[A run of records]
•••••

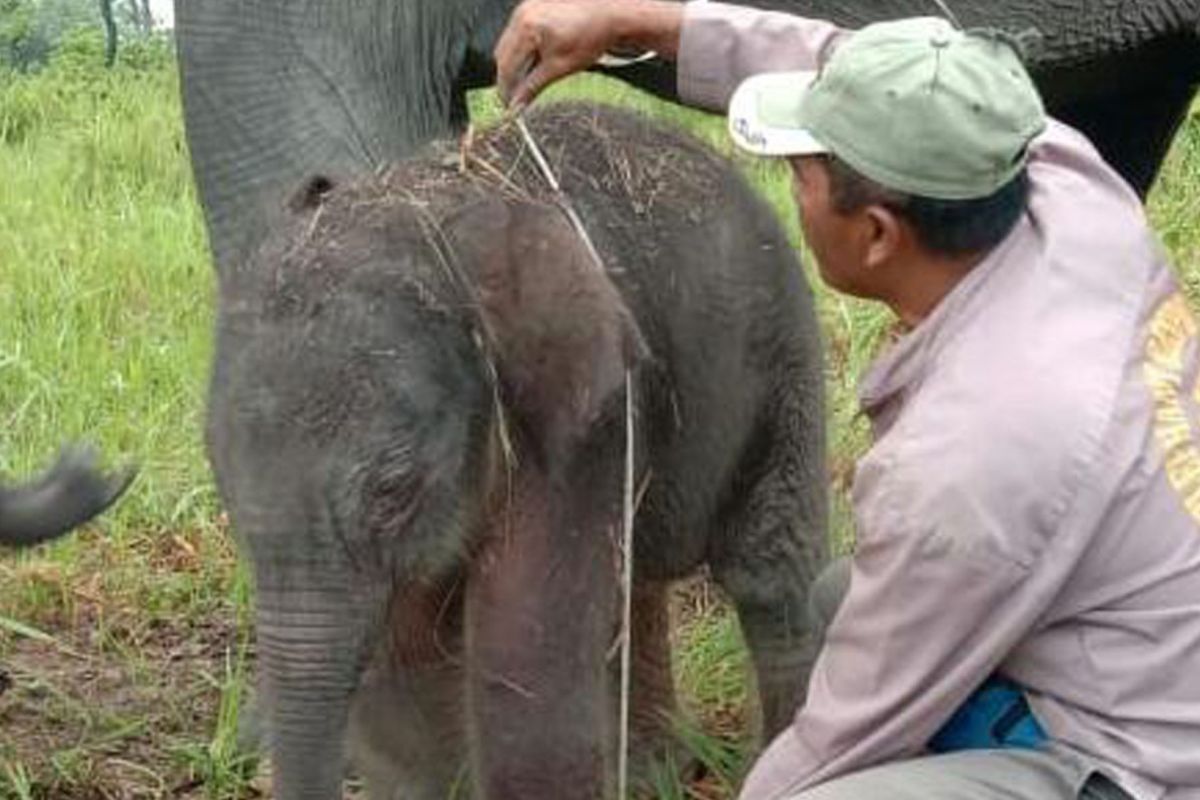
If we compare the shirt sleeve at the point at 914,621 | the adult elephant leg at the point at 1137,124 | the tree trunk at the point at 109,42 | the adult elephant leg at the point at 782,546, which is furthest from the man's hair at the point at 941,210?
the tree trunk at the point at 109,42

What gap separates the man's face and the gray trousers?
45 cm

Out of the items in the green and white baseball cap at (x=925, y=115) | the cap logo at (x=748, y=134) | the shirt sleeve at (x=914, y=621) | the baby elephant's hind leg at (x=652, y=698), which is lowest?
the baby elephant's hind leg at (x=652, y=698)

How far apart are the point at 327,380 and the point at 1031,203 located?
0.70 m

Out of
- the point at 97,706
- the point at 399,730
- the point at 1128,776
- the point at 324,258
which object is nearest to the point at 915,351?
the point at 1128,776

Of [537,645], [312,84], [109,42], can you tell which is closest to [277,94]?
[312,84]

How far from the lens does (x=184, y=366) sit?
515 cm

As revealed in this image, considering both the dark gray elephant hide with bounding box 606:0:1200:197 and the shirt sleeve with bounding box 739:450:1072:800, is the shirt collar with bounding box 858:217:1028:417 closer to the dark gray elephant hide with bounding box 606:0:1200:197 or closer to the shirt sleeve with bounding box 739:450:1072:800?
the shirt sleeve with bounding box 739:450:1072:800

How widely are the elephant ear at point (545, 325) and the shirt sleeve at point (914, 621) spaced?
0.40 metres

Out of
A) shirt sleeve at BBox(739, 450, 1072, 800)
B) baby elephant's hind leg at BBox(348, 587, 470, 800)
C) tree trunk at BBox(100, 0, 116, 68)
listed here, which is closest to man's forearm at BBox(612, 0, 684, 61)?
baby elephant's hind leg at BBox(348, 587, 470, 800)

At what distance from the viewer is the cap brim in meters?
2.53

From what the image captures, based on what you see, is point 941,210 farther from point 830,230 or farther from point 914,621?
point 914,621

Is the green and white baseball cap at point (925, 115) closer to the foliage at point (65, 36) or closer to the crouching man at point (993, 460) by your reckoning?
the crouching man at point (993, 460)

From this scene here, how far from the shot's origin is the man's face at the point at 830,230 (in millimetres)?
2527

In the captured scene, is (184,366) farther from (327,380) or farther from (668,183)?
(327,380)
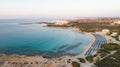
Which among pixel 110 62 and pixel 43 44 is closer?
pixel 110 62

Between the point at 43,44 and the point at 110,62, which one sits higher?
the point at 110,62

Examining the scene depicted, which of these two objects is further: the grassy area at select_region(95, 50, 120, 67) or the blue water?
the blue water

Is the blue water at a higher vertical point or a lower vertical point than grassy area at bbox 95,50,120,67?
lower

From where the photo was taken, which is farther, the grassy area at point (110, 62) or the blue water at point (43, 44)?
the blue water at point (43, 44)

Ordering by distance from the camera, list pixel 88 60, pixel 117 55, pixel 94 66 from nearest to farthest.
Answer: pixel 94 66
pixel 88 60
pixel 117 55

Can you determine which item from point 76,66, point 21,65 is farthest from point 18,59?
point 76,66

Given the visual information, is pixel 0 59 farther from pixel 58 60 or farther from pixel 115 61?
pixel 115 61

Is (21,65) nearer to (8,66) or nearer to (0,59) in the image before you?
(8,66)

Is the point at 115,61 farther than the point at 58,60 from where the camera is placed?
No

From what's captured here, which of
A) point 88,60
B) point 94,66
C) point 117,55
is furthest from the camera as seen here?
point 117,55

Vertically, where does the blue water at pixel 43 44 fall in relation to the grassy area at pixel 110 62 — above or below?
below
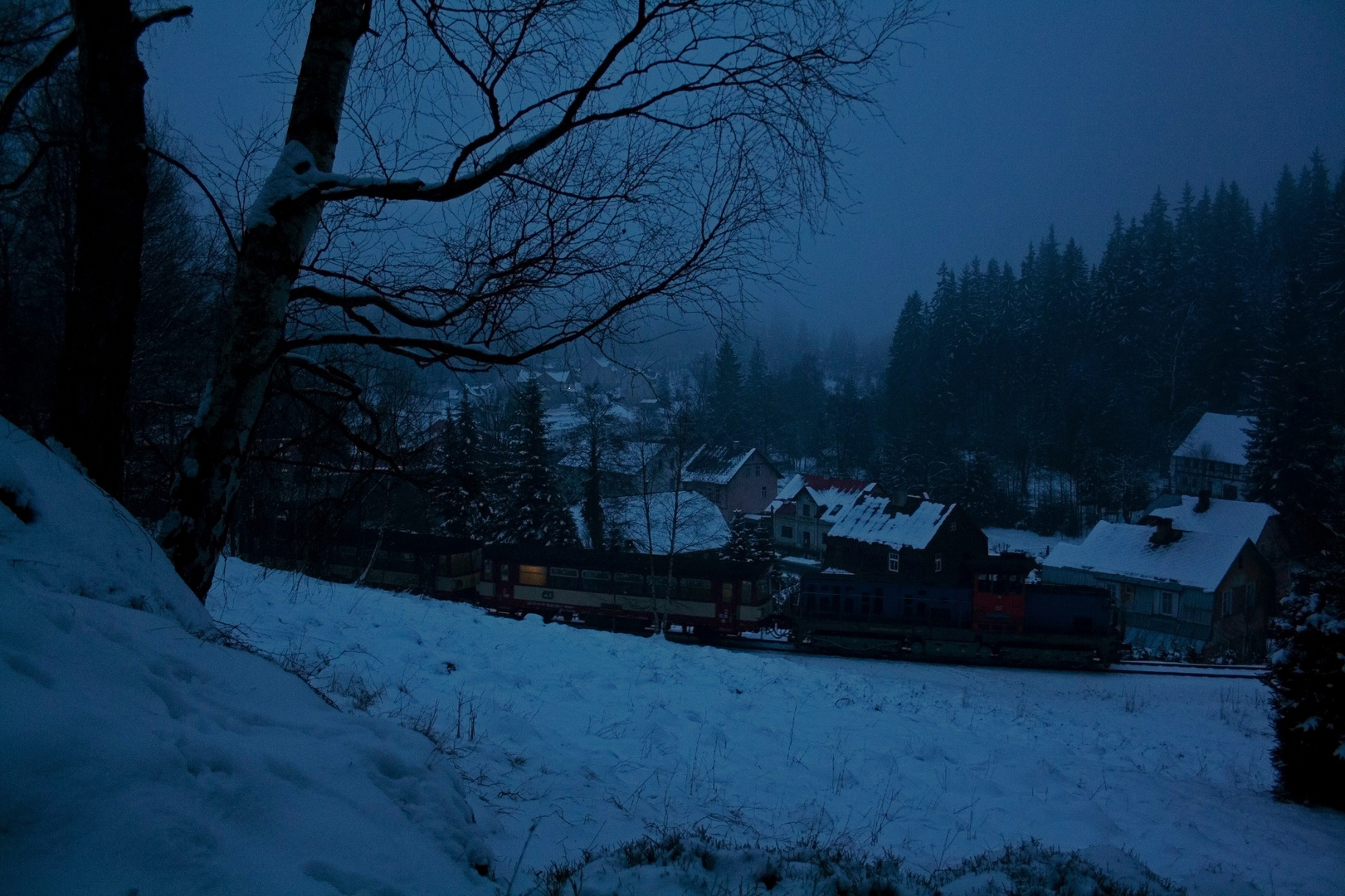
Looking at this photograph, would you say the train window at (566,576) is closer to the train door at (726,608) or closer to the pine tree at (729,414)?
the train door at (726,608)

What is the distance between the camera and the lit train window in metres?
21.4

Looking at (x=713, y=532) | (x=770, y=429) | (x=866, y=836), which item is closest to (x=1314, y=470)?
(x=713, y=532)

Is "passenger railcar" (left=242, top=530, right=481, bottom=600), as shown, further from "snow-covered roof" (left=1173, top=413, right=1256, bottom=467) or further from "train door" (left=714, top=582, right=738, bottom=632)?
"snow-covered roof" (left=1173, top=413, right=1256, bottom=467)

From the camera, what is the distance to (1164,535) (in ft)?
87.4

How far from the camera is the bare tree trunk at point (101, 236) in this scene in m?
2.83

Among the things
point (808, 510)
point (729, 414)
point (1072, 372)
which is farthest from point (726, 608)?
point (1072, 372)

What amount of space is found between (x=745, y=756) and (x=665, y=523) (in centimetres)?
2198

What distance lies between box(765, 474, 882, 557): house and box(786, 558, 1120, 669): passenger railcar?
56.9 ft

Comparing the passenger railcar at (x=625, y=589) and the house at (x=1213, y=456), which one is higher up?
the house at (x=1213, y=456)

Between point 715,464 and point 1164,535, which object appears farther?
point 715,464

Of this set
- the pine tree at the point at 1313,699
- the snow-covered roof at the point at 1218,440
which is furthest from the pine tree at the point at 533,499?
the snow-covered roof at the point at 1218,440

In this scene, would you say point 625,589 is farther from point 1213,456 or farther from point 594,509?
point 1213,456

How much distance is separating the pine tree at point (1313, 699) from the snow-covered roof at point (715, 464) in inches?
1328

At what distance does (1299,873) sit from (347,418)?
807 cm
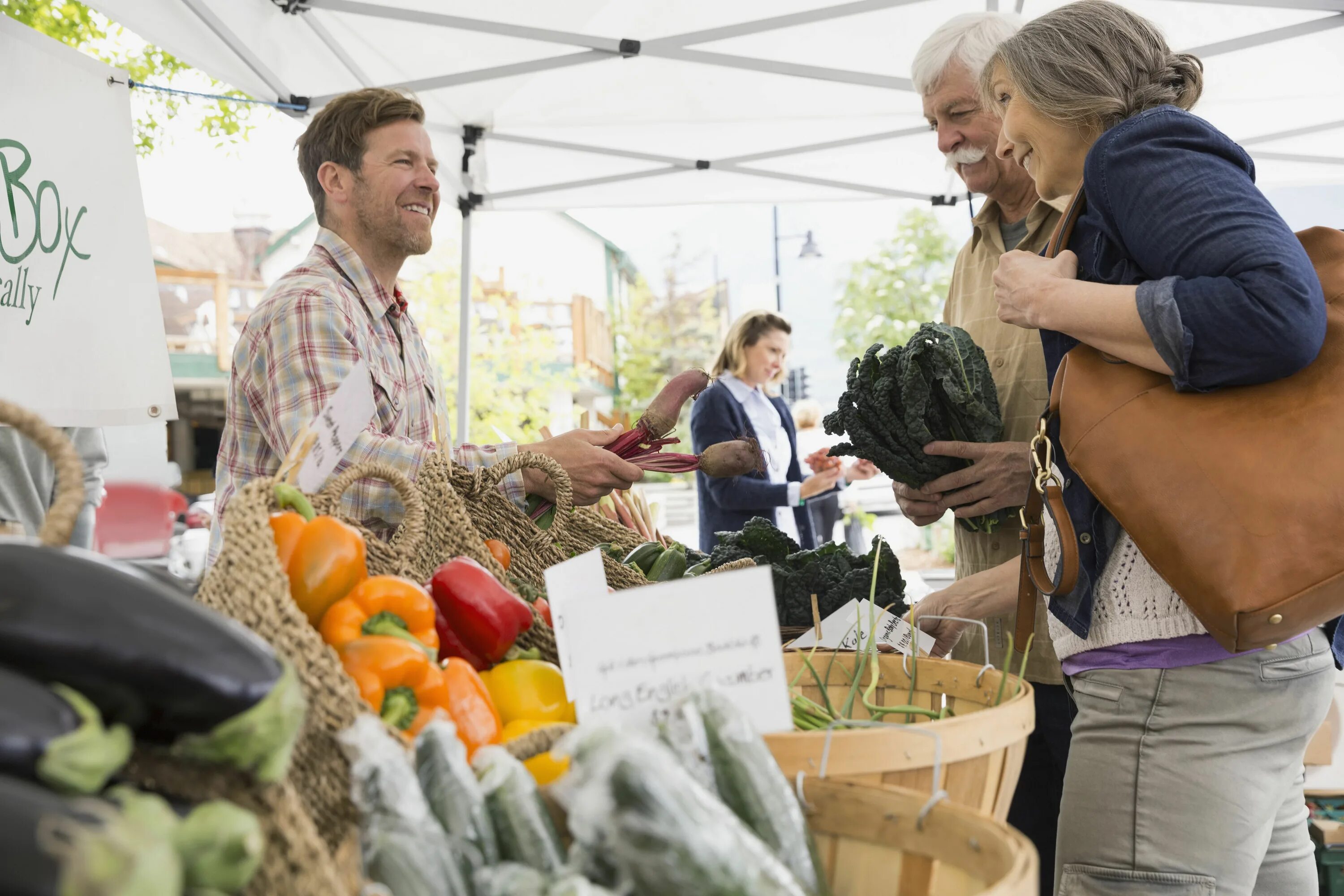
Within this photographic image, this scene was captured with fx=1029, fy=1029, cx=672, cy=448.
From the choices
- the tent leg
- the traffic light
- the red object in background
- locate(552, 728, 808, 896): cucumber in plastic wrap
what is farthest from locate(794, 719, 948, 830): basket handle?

•••••

Goal: Switch every "green and white baseball cap" in the lines above to "green and white sun hat", leaving everything else unchanged and omitting the pictures.

Correct result:
If we compare the shirt sleeve at the point at 914,621 | the adult elephant leg at the point at 1137,124 | the tree trunk at the point at 109,42 | the adult elephant leg at the point at 782,546, which is furthest from the man's hair at the point at 941,210?
the tree trunk at the point at 109,42

What gap separates the man's face and the gray trousers?
45 cm

Out of the items in the green and white sun hat at (x=925, y=115) | the cap logo at (x=748, y=134) | the shirt sleeve at (x=914, y=621) | the baby elephant's hind leg at (x=652, y=698), which is lowest?
the baby elephant's hind leg at (x=652, y=698)

How far apart are the point at 327,380 and the point at 1031,203 located?
0.70 m

Out of
- the point at 97,706
- the point at 399,730
- the point at 1128,776
- the point at 324,258
which object is nearest to the point at 915,351?
the point at 1128,776

Of [537,645], [312,84], [109,42], can you tell which is closest to [277,94]?
[312,84]

How far from the lens does (x=184, y=366) sit?
515 cm

As revealed in this image, considering both the dark gray elephant hide with bounding box 606:0:1200:197 and the shirt sleeve with bounding box 739:450:1072:800, is the shirt collar with bounding box 858:217:1028:417 closer to the dark gray elephant hide with bounding box 606:0:1200:197 or closer to the shirt sleeve with bounding box 739:450:1072:800?
the shirt sleeve with bounding box 739:450:1072:800

How widely are the elephant ear at point (545, 325) and the shirt sleeve at point (914, 621) spaced?
0.40 metres

Out of
A) shirt sleeve at BBox(739, 450, 1072, 800)
B) baby elephant's hind leg at BBox(348, 587, 470, 800)
C) tree trunk at BBox(100, 0, 116, 68)
listed here, which is closest to man's forearm at BBox(612, 0, 684, 61)?
baby elephant's hind leg at BBox(348, 587, 470, 800)

At what distance from the viewer is the cap brim in meters?
2.53

From what the image captures, based on what you see, is point 941,210 farther from point 830,230 or farther from point 914,621?
point 914,621

Is the green and white sun hat at point (925, 115) closer to the foliage at point (65, 36) or closer to the crouching man at point (993, 460) by your reckoning?
the crouching man at point (993, 460)

From this scene here, how far from the shot's origin is the man's face at the point at 830,230 (in millimetres)?
2527

In the captured scene, is (184,366) farther from (327,380) or farther from (668,183)?
(327,380)
Which among pixel 110 62 and pixel 43 44 is closer?
pixel 110 62

Between the point at 43,44 and the point at 110,62, which one sits higher?
the point at 110,62

Examining the scene depicted, which of these two objects is further: the grassy area at select_region(95, 50, 120, 67) or the blue water?
the blue water

Is the blue water at a higher vertical point or a lower vertical point than grassy area at bbox 95,50,120,67?
lower

From where the photo was taken, which is farther, the grassy area at point (110, 62) or the blue water at point (43, 44)?
the blue water at point (43, 44)

Ordering by distance from the camera, list pixel 88 60, pixel 117 55, pixel 94 66 from nearest to farthest.
Answer: pixel 94 66
pixel 88 60
pixel 117 55

Can you determine which item from point 76,66, point 21,65 is farthest from point 18,59?
point 76,66

Given the visual information, is pixel 0 59 farther from pixel 58 60 or farther from pixel 115 61?
pixel 115 61

Is (21,65) nearer to (8,66) or nearer to (0,59) in the image before you?
(8,66)

Is the point at 115,61 farther than the point at 58,60 from where the camera is placed?
No

From what's captured here, which of
A) point 88,60
B) point 94,66
C) point 117,55
is furthest from the camera as seen here?
point 117,55

Vertically, where does the blue water at pixel 43 44 fall in relation to the grassy area at pixel 110 62 — above or below?
below
Looking at this photograph, would you say the train window at (566,576) is closer to the train door at (726,608) or closer to the pine tree at (729,414)?
the train door at (726,608)

What is the distance between the camera and the lit train window in metres?
21.4

Looking at (x=713, y=532) | (x=770, y=429) | (x=866, y=836), which item is closest to (x=1314, y=470)?
(x=713, y=532)

Is "passenger railcar" (left=242, top=530, right=481, bottom=600), as shown, further from "snow-covered roof" (left=1173, top=413, right=1256, bottom=467) or further from "train door" (left=714, top=582, right=738, bottom=632)?
"snow-covered roof" (left=1173, top=413, right=1256, bottom=467)

From the camera, what is the distance to (1164,535) (in ft)?
87.4

How far from the camera is the bare tree trunk at point (101, 236) in this scene in m?
2.83

Among the things
point (808, 510)
point (729, 414)
point (1072, 372)
which is farthest from point (726, 608)?
point (1072, 372)

What amount of space is found between (x=745, y=756) and (x=665, y=523) (in centimetres)?
2198

What distance lies between box(765, 474, 882, 557): house and box(786, 558, 1120, 669): passenger railcar?
56.9 ft

Comparing the passenger railcar at (x=625, y=589) and the house at (x=1213, y=456), which one is higher up?
the house at (x=1213, y=456)

Between point 715,464 and point 1164,535, which object appears farther?
point 715,464

Of this set
- the pine tree at the point at 1313,699
- the snow-covered roof at the point at 1218,440
which is furthest from the pine tree at the point at 533,499?
the snow-covered roof at the point at 1218,440

In this scene, would you say point 625,589 is farther from point 1213,456 or farther from point 594,509?
point 1213,456

How much distance is separating the pine tree at point (1313, 699) from the snow-covered roof at point (715, 464) in inches?
1328

At what distance does (1299,873) sit from (347,418)?
807 cm
Within this photographic image, this scene was captured with fx=1029, fy=1029, cx=672, cy=448.
From the choices
- the tent leg
- the traffic light
- the red object in background
- locate(552, 728, 808, 896): cucumber in plastic wrap
what is farthest from locate(794, 719, 948, 830): basket handle?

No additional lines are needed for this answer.